Para a assessora política do Instituto de Estudos Socio­econômicos (Inesc), Eliana Ma­galhães, apesar de o Ministério do Desenvolvimento Social pregar a emancipação das famílias por meio do programa, o resultado do Bolsa Família neste quesito “ainda é uma incógnita”. “Como meio de transferir renda para suprir as necessidades básicas das famílias, o Bolsa Família cumpre seu papel. Agora, não se pode cobrar mais nada dele. A integração de políticas públicas para alavancar o desenvolvimento das famílias não se fez presente nesses oito anos”, avalia a pesquisadora.

Função

O economista Rodrigo Coelho, do Núcleo de Estudos de Políticas Públicas da Universidade Es­­tadual de Campinas (Unicamp), reforça que só se pode cobrar do Bolsa Família “aquilo a que o programa se propõe e está organizado para dar”. Nesse sentido, na visão do pesquisador, o benefício atinge seu objetivo, considerando que o programa tem como fim oferecer recursos para as famílias mais pobres sobreviverem. “Quando você fala em po­­breza, não fala só da emancipação financeira”, defende Coelho. “Para a família conseguir sair dessa condição, é preciso atingir níveis adequados de saúde, moradia e educação, questões que não se pode cobrar do Bolsa Família, que é um programa que transfere dinheiro para as pessoas”.

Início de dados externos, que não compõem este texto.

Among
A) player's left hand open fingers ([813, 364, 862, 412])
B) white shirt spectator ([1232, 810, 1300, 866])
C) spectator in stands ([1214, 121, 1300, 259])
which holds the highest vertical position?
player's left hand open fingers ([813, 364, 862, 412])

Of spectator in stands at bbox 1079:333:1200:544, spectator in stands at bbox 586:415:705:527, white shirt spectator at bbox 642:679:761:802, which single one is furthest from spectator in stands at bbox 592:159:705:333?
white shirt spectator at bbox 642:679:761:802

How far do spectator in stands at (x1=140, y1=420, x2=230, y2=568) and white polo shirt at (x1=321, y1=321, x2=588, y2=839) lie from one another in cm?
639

Para pesquisadores da área, é consenso que a transferência de renda por si só, apesar de necessária, precisa ser integrada por serviços oferecidos pelos próprios municípios, principalmente na área assistencial. A mestre em Sociologia Jucimeri Isolda Silveira, professora do curso de Serviço Social da Pontifícia Universidade Católica do Paraná (PUCPR), lembra que é preciso resistir à tentação de promover uma “gestão da pobreza”, ao acreditar que repasses financeiros, sozinhos, resolvem o problema do Brasil. “Sem políticas de desenvolvimento sociais efetivas o Bolsa Família deixa de ser potencializado. O fato de o Brasil ter reduzido a pobreza não significa que estamos dando saltos significativos na redução da desigualdade”, afirma.

Projeto prevê trabalho voluntário para bolsista

A Comissão de Constituição e Justiça e de Cidadania (CCJ) da Câmara dos Deputados aprovou na terça-feira o projeto de lei que condiciona o recebimento do Bolsa Família à prestação de trabalho voluntário. Segundo a proposta do deputado Lincoln Portela (PR-MG), ao menos uma pessoa da família deverá se engajar em projetos sociais. O objetivo, de acordo com o parlamentar, é “estimular a solidariedade e a consciência de cidadania”.

O projeto, aprovado em caráter conclusivo, passará por votação agora no Senado. O Ministério de Desenvolvimento Social e Combate à Fome (MDS) afirma que vai acompanhar a tramitação do projeto, mas já adianta que é contra a proposta. O ministério avalia que as condições devem ser universais e que o fato de nem todos os municípios oferecerem trabalhos voluntários dificulta a aplicação da proposta.

A obrigatoriedade do trabalho voluntário também encontra resistência de profissionais que atuam em entidades assistenciais sem fins lucrativos e ONGs. Advogado especializado em Direito Público e Tributário e Terceiro Setor, Arcênio Rodrigues da Silva afirma que, caso seja aprovado no Senado, o projeto será mais uma lei sem aplicação prática. “O voluntariado, pelo seu próprio conceito, não pode ser uma obrigatoriedade. O trabalho voluntário parte de uma decisão tomada de livre e espontânea vontade”, defende. “O governo não terá como cobrar essa obrigação dessa família, multá-la ou retirá-la do programa”.

A crítica é compartilhada pela analista do Centro de Ação Voluntária (CAV) de Curitiba Maria de Lourdes Peixoto Drabik, que há 13 anos intermedia a ação de voluntários junto a entidades sem fins lucrativos. “Antes, teria que haver uma conscientização, um trabalho mais profundo com essas pessoas. O voluntário não pode ver sua atuação como uma obrigação, mas sim como algo prazeroso.”